Boy with a kite on our street in Brazil
The sun descends. The winds pick-up. Colored shapes rise above the rooftops.
Each shape has a name: The squares are raias. The pentagons are piões. The diamonds are pipas or papagaios, depending on their size. Tie a ribbon tail to any shape and it becomes a rabiola. In English, we just call them all kites.
“Kites look like they’re for kids, but they’re for adults.”
My neighbor, 30 years old, tells me this with great confidence as he tosses up his papagaio. A set of quick jerks on the line and the kite is 50 meters above us, coasting in the breeze.
“The kite follows its nose”, he explains, “pull the line, and it moves in that direction. Give it slack, and it will spin.”
He hands me the line and lets me give a few tugs. There’s an art to pulling the kite-string for lift, then quickly releasing to let line out for the kite to sail higher. Most kids do this with their bare hands. Those with money, or most adults, use geared wheels for spooling kite-string. The wheels have a crank to pull and release the line with leverage. My neighbor’s kite wheel has the Flamengo football-club banner etched into the side.
“Have you ever seen a more beautiful flag?” he asked when he first showed it to me.
Kite-flying is the opposite of fishing. Fishing looks down in the water. Kite-flying looks up in the air. Fishing pulls a swimming thing to land. Kite-flying sends an earth-bound thing to soar.
They do share the same mechanics: pull in when there’s slack, release when there’s tension.
A small crowd gathers around us. Everyone flies kites here, but it’s not everyday you catch a gringo doing it. I’m the only gringo in the neighborhood.
Down the street, another neighbor’s little red kite lifts into the air.
My neighbor takes back control of his own kite, working it across the sky. He pushes to make the kite spin, pulling hard as he catches the nose parallel with the horizon. His kite dances in bursts toward the little red one. Another push/pull and his kite rises up above the little red one. One more and it darts down, down. My neighbor shakes the line with the ferocity of a graffiti artist warming up a can of spray paint.

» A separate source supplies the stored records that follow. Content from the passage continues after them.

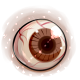 Brown Eye Pearl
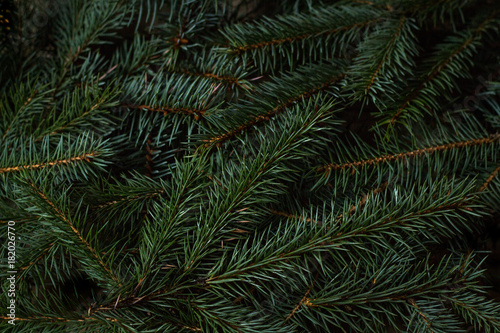 Fényképezés  Spruce branches. Can be use how background
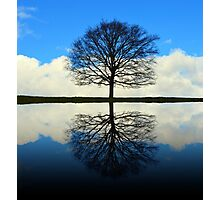 Reflective Beauty Photographic Print
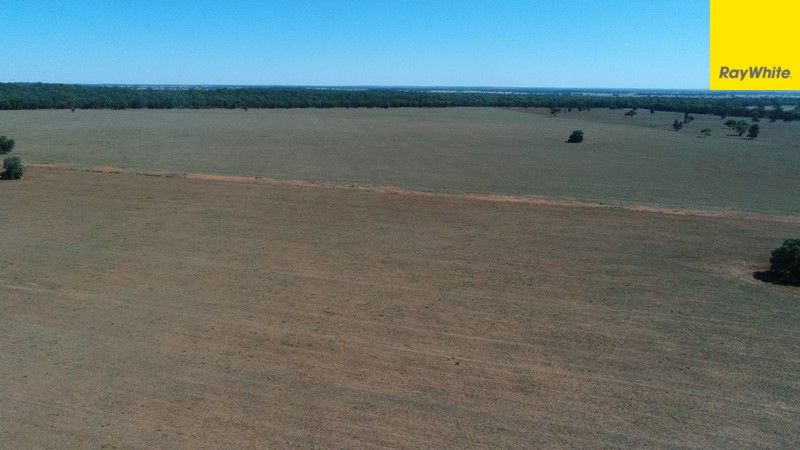 The Ranch Grassmere Road, Condobolin NSW 2877, Image 0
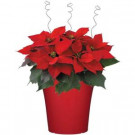 8 in. Bella Upgraded Poinsettia (In-Store Only)-8INP2013_UMA 205688901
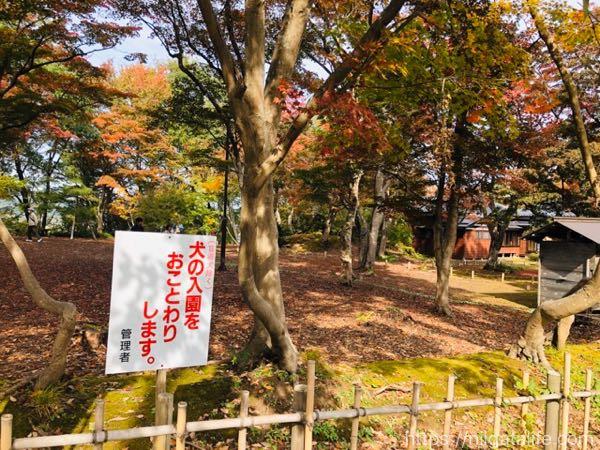 【見頃】もみじ園で紅葉満喫!新しい茶屋でほたる焼き!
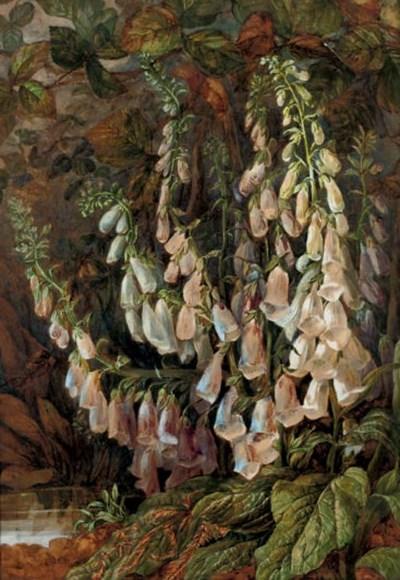 Maria Harrison (c.1857)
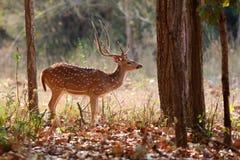 Красивые олени оси в среду обитания природы в Индии стоковое изображение rf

The little red kite thrashes. It tries to climb, realizes it cannot. Its line is pinned under my neighbor’s line. Tension builds. Then suddenly, there’s no tension at all. The little red kite spins free, severed from its line. It lilts in the wind a little more, drifting out of the neighborhood, descending beyond our view.
My neighbor has cut down the other neighbor’s kite. The little crowd around us cheers.

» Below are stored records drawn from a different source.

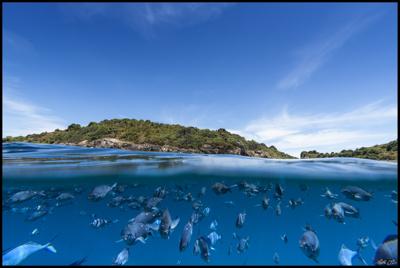 EarthSea&Sky.jpg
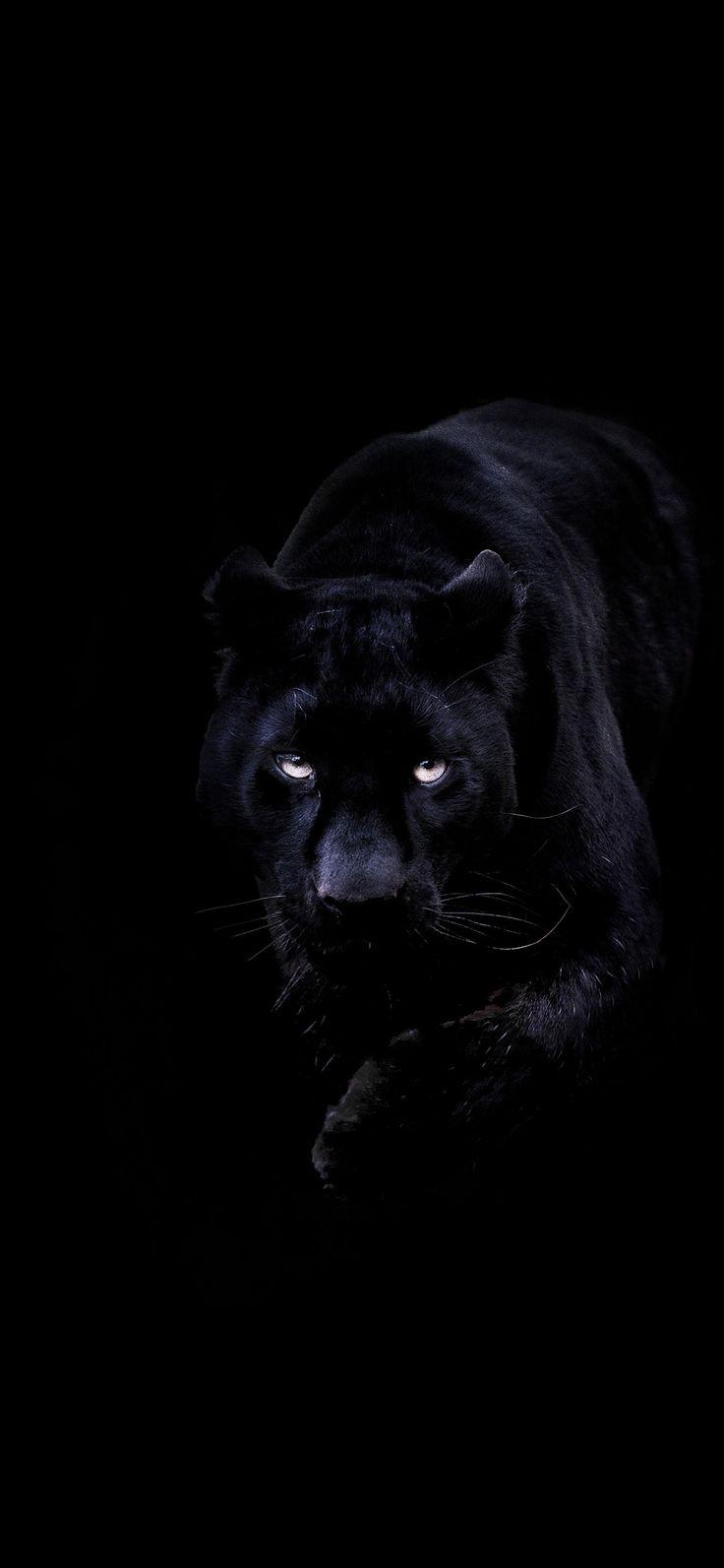 Iphone X Wallpaper Bd93 Animal Dark Black Pahter Art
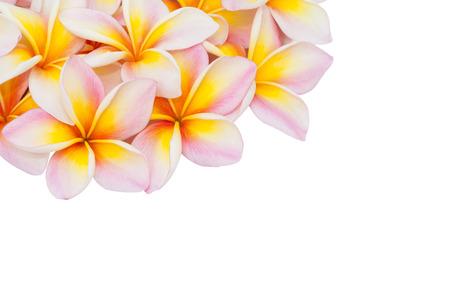plumeria on a white background: Plumeria flower isolated on the white background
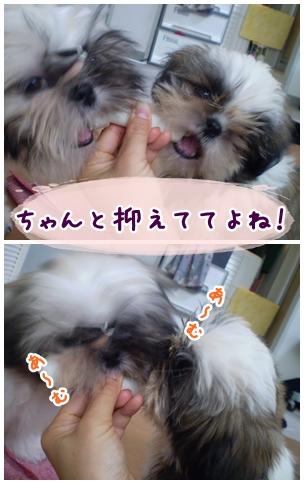 cats2009-04-12-01.jpg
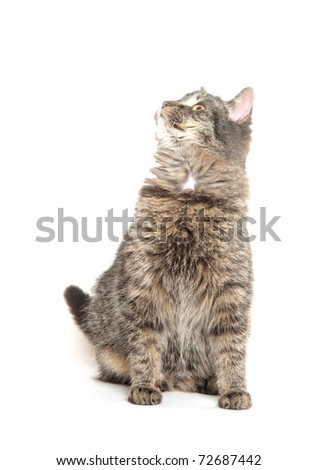 Cute tabby cat sitting on white background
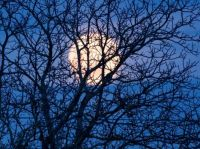 Úplněk / Full moon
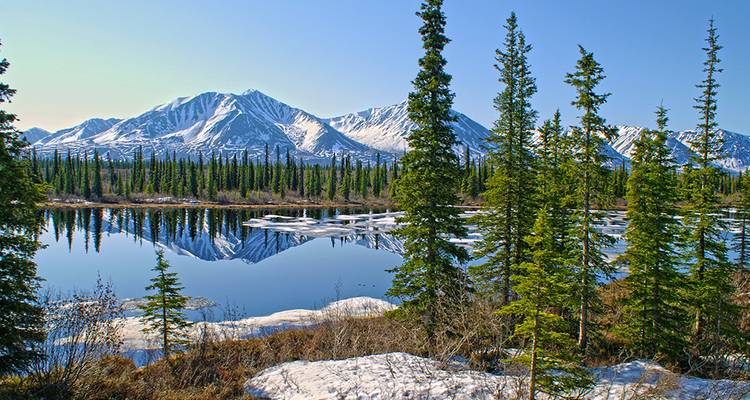 Alaska Discovery Land & Cruise featuring a 7-night Princess Cruise (Fairbanks, AK to Seattle, WA) (from Fairbanks to Seattle) - Collette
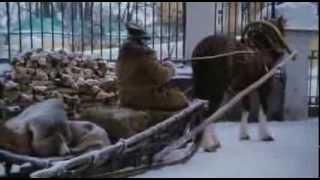 """Обложка на видео - фильм """"Рождественские истории"""" - Софи"""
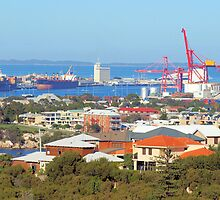 Fremantle Harbour by John Peel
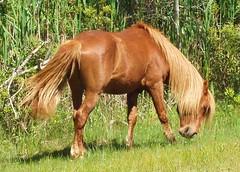 Horse on Assateague Island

“Kites look like they’re for kids, but they’re for adults,” He reminds me.
In Brazil, kite fighting is part of kite flying. Kite flyers buy their paper kites in bulk, anticipating multiple losses on a given day. They master fine techniques in preparing and positioning kites for battle. Kids used to coat kite strings in glue and run the lines along broken glass to make better cutting instruments. The modern practice is to buy string coated in aluminum oxide. The wonders of industrialization.

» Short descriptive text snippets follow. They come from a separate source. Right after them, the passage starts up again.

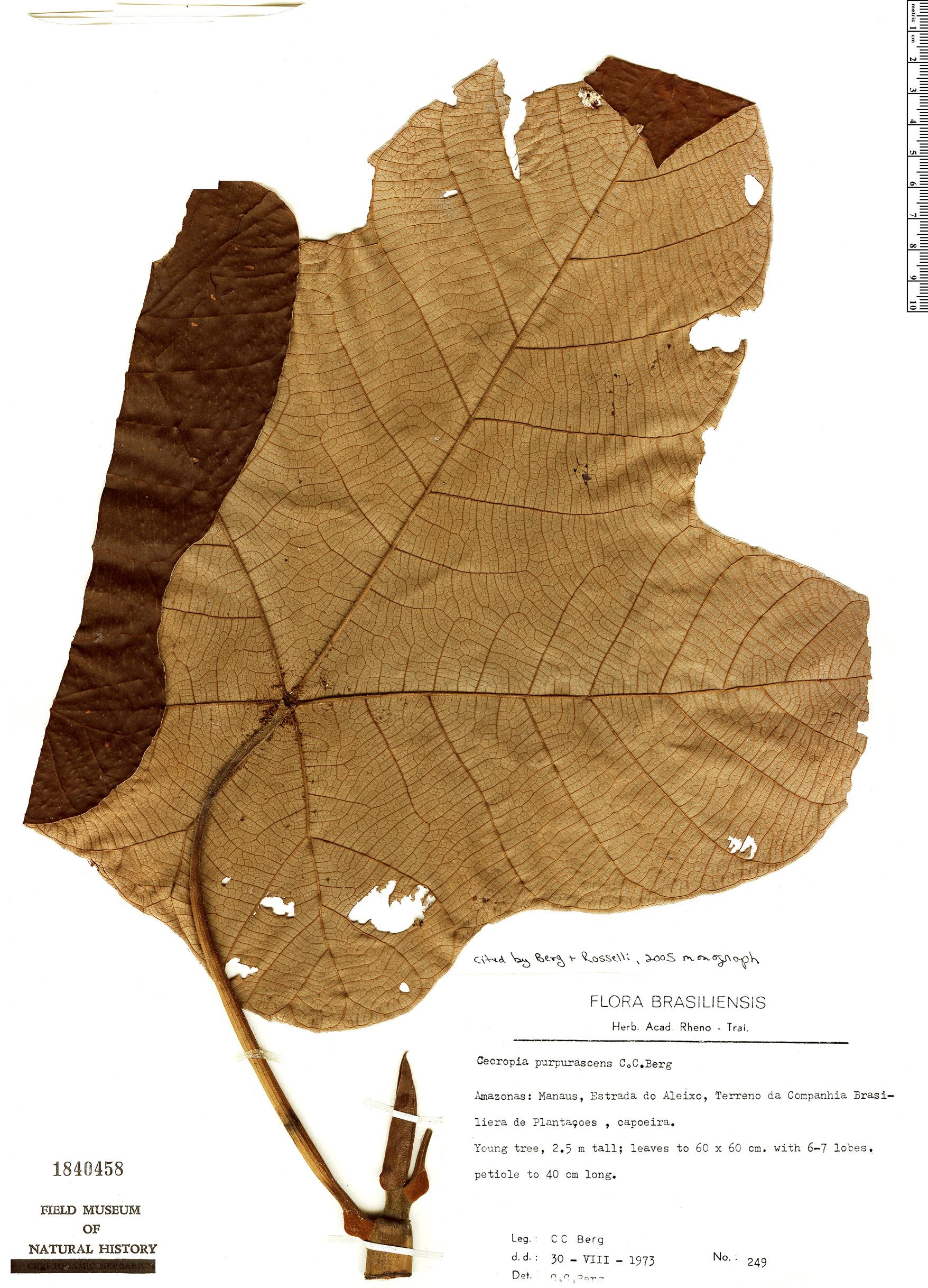 Specimen: Cecropia purpurascens
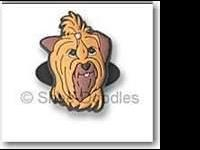 Yorkshire Terrier Yorkie - Snickers -special Needs -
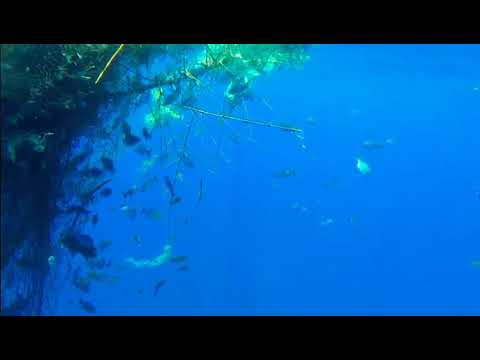 Floating Debris Underwater fish footage in Chennai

“Feel this – the aluminum oxide is sharp. It can cut you”. My neighbor explained.
Aluminum-oxide coated string is expensive. My neighbor attaches 50 meters of it to his kite “where the action is” so he can slice the lines of other kites. The fortified line is then attached to 500 meters of regular kite string, spooled around his kite wheel. 550 meters: at that distance, a kite is just a dot. It’s impossible to tell its nose from its tail. I wonder about the range at which 550 meters of line can attack another flying kite. It’s a math problem with the area of a circle, and maybe cosine, but I can’t figure out the angles and inverted cones.
Aluminum-oxide coated string is dangerous. Luana worries about our kids getting too close and cutting themselves on it. Abandoned kite strings pose a community risk when they get tangled in fences or overhead lines. My neighbor’s motorcycle has a special antennae to deflect errant kite-strings from clotheslining him while riding through the neighborhood. WWII Jeeps were outfitted with similar apparatuses: “wire anti-decapitation devices”.
Aluminum-oxide coated string is also illegal. A point my neighbor emphasizes several times in the process of learning me up on Brazilian kites.
“If it’s illegal, where do you buy it?” I ask.
“Everywhere” the crowd responds.
“Like weed,” someone suggests in a tone that seems to be part statement-of-fact and part solicitation.
Kite flying and kite fighting are tethered in Brazilian culture. Craft and technique in building and operation. Style and flair in colors and shapes. Sidestepping inconvenient rules for advantages. Games of bravado and status as flyers risk their own kites to cut down those of others. Beauty, Joy, Daring, all tied in one hobby.
Kites look like they’re for kids, but they’re for adults.